Step 5: Develop Your Model

As you develop a model, you’ll want to be able to quickly execute code, see outputs, and make iterative improvements. If you have not done so, please complete Step 3 to start a MATLAB workspace.

In this section, we will use MATLAB to load, explore, and transform some data. After the data has been prepared, we will train a model.

Attention

Be sure to occasionally save your work by clicking the Save & Push All button in Domino.




Step 5.1: Load and Explore the Dataset

  1. Be sure you have downloaded and saved the tegel.csv dataset from Step 4 in this walkthrough. You should see the file in your Current Browser file navigator.

Current Folder MATLAB

  1. Use the New menu in the MATLAB desktop to create a new MATLAB Live Script. Save it as ber_hot_weather.mlx.

Tegel file

  1. Examine the file by typing the following command into your Live Script:

    opts = detectImportOptions('tegel.csv');
    
  2. Next, load tegel.csv into MATLAB. The file has four columns we want to keep (the rest we can ignore):

    • Date – date the temperature was read
    • PRCP – total precipitation for the day
    • TMIN – lowest temperature measured that day
    • TMAX – highest temperature measured that day

Run the following command to specify these columns when loading the file and to assign data types to them. This command will also load the data using the readtable() function, giving it the import options object as a second argument:

opts.SelectedVariableNames = {'DATE', 'PRCP', 'TMIN', 'TMAX'};
opts = setvartype(opts, {'DATE','PRCP','TMIN','TMAX'},{'datetime','double', 'double', 'double'});
berWeatherTbl = readtable("tegel.csv", opts);
head(berWeatherTbl)

The result of running this command should look similar to the following:

Result of loading

  1. Create a new section in your script by clicking the Section Break button.

Section Break Button

In this section, we’ll format the dates into a Year/Month/Day format and store each field as a table variable. This will help with examining the data. Run the following command:

[berWeatherTbl.year, berWeatherTbl.month, berWeatherTbl.day] = ymd(berWeatherTbl.DATE);

To speed up processing of the data, our data set will be limited to temperatures between January 2000 and December 2019 (currently, the last full year of data), inclusive. Let’s remove the rows with data outside that range.

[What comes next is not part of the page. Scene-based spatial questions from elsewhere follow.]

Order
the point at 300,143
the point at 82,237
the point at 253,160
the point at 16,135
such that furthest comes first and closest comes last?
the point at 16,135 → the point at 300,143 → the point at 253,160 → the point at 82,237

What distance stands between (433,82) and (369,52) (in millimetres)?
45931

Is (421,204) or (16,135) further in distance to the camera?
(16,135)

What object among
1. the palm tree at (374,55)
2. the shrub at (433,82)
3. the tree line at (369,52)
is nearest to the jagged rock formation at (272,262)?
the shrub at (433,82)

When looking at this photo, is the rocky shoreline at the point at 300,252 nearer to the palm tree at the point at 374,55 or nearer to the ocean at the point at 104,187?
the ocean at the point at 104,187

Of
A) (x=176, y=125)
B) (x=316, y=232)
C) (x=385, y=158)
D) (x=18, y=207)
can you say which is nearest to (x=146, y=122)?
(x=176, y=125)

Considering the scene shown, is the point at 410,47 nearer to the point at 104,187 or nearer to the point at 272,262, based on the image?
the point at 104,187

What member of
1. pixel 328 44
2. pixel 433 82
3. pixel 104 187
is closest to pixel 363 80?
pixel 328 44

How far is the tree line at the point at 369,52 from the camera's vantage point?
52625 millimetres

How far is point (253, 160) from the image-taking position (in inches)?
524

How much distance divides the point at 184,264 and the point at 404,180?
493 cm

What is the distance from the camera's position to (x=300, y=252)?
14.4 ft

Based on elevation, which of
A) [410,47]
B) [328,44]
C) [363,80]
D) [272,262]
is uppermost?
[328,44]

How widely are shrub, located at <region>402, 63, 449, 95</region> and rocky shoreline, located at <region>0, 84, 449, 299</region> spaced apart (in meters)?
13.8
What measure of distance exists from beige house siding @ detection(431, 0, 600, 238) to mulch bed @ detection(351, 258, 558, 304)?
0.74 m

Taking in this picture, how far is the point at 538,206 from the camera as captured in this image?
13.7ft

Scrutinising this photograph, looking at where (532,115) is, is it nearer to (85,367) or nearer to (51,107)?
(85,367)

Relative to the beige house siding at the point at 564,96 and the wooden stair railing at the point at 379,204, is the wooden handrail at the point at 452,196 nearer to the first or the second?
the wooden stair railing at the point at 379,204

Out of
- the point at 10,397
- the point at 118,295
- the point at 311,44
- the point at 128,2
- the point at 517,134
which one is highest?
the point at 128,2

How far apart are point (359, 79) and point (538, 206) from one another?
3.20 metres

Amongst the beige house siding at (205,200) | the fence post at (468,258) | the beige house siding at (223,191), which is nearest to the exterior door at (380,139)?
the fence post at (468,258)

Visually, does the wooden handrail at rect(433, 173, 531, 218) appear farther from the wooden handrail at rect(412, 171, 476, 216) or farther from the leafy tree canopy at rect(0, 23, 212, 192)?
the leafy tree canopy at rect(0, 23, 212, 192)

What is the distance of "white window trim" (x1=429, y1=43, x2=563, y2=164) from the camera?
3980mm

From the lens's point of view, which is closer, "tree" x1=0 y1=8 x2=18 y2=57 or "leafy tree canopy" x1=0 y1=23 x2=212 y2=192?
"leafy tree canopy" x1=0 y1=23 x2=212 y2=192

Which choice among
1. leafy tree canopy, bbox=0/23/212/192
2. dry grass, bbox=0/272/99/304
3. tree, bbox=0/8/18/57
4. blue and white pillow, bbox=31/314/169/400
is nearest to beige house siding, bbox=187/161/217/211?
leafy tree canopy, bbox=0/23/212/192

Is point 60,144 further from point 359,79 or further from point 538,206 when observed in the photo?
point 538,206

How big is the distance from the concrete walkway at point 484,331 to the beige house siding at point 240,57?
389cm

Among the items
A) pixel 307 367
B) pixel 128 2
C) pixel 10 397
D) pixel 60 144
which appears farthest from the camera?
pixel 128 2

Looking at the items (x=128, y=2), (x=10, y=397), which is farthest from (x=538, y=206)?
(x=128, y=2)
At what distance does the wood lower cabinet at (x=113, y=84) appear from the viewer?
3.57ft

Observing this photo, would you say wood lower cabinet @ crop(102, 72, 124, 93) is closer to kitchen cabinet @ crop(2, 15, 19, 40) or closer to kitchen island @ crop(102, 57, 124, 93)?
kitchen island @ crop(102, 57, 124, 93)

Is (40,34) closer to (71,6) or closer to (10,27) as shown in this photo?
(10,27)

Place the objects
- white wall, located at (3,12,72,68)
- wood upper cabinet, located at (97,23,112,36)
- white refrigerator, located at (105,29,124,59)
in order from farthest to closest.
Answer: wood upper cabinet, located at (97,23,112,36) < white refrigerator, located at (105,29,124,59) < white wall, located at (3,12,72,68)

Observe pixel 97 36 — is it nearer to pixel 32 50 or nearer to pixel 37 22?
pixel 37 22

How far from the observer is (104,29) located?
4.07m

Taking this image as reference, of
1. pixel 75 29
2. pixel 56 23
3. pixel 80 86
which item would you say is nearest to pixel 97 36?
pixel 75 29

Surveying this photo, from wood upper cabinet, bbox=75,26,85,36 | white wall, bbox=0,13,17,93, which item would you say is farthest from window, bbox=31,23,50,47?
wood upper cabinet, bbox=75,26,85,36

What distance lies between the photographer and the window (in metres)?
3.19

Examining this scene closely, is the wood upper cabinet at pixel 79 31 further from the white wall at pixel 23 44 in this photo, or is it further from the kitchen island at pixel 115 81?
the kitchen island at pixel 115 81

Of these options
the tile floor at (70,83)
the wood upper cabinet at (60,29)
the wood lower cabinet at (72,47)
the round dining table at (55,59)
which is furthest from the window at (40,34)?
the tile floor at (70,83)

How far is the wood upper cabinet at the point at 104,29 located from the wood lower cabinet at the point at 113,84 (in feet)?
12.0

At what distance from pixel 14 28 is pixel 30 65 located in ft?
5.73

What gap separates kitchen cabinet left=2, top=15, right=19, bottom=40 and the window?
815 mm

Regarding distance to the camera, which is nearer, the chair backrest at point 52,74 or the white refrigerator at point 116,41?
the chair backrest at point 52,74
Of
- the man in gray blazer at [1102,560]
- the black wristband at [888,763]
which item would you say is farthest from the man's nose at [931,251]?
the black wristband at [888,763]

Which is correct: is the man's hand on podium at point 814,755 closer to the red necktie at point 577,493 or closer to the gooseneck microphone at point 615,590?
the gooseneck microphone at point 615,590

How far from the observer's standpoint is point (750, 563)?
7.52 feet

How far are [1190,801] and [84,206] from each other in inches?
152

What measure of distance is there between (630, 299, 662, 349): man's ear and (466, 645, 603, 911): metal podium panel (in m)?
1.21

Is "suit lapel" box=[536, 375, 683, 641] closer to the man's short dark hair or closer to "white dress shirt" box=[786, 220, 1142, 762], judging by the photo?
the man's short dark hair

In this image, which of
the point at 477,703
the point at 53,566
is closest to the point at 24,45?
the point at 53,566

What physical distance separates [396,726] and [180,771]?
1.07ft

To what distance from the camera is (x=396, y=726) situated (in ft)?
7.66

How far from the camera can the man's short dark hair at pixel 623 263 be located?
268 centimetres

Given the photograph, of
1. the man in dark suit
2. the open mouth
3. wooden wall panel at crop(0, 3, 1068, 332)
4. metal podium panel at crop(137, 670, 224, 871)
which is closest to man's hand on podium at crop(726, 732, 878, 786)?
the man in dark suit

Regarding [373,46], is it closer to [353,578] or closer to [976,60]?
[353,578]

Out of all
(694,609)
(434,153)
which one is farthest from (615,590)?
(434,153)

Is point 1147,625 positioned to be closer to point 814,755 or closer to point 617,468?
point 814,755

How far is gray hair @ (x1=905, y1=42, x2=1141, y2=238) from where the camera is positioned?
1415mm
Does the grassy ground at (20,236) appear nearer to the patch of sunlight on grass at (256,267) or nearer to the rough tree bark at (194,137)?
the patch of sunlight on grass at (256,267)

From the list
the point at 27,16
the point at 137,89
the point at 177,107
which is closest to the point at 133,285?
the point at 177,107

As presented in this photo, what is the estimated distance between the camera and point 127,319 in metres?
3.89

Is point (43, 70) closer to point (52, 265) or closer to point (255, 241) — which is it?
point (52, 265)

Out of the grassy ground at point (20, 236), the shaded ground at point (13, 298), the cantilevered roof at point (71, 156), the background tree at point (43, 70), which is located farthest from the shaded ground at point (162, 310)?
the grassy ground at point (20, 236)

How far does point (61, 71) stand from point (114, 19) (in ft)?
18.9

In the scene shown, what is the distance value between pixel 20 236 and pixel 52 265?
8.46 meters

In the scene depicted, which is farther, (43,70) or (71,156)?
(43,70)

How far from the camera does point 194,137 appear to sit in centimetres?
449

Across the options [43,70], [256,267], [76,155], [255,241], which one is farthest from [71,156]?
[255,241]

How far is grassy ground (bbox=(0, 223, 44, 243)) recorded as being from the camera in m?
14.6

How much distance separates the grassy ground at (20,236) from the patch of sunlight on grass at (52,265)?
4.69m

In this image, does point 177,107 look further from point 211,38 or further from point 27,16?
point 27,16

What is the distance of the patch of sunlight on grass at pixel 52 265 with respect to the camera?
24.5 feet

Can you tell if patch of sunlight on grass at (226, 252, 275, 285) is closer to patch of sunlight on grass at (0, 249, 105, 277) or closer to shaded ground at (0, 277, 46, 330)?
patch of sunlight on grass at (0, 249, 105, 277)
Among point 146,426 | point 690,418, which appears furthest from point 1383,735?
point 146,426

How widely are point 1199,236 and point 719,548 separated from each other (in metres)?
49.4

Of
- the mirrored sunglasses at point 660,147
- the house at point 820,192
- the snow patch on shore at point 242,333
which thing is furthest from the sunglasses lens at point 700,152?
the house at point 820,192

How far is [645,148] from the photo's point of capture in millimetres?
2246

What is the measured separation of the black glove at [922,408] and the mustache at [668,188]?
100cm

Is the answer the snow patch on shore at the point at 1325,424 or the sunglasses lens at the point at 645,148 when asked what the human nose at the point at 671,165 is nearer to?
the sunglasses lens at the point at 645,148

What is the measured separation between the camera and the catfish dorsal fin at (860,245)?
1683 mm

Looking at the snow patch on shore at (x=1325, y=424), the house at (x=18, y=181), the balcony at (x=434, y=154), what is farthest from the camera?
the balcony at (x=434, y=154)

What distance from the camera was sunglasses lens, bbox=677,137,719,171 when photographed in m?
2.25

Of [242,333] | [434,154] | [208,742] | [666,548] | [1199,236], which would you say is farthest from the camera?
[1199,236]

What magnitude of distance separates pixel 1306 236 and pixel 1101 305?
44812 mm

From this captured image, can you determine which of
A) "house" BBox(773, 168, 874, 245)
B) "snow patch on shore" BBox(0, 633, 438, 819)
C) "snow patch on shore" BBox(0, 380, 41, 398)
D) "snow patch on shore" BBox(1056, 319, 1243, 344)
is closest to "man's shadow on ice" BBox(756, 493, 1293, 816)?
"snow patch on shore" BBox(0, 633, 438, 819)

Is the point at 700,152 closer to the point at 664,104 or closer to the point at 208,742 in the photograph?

berWeatherTbl = berWeatherTbl(berWeatherTbl.year > 1999 & berWeatherTbl.year < max(berWeatherTbl.year) , :);

Notice that temperatures in the TMAX or TMIN columns look a bit odd (outside of data denoted as NaN, or “not a number”). NOAA uses a temperature format consisting of a tenth-of-a-degree in the Celsius scale. We therefore need to divide all temperature data by 10 to get temperatures in full Celsius degrees. Run the following command:

berWeatherTbl.TMAX = berWeatherTbl.TMAX/10;
berWeatherTbl.TMIN = berWeatherTbl.TMIN/10;

Like most data sources, some data may be missing, so we’ll fill in missing data with interpolated information by running the following command:

berWeatherTbl = fillmissing(berWeatherTbl, 'linear');

Preview the start of the table by running the head() function as follows:

head(berWeatherTbl)

The result should look like the following:

Table after formatting

  1. Create another section in your live script. In this section, we’ll calculate how many hot days have occurred in Berlin since the year 2000. To calculate this, we’ll first need to define “hot day”. We’ll use 29 degrees Celsius for our definition, and use this as our baseline threshold, as such:

    hotDayThreshold = 29;
    
  2. Now let’s figure out how many hot days have occurred since (and including) the year 2000. To do this, we’ll create a table column indexing the days with maximum temperatures (TMAX) that meet or exceed the hot day threshold.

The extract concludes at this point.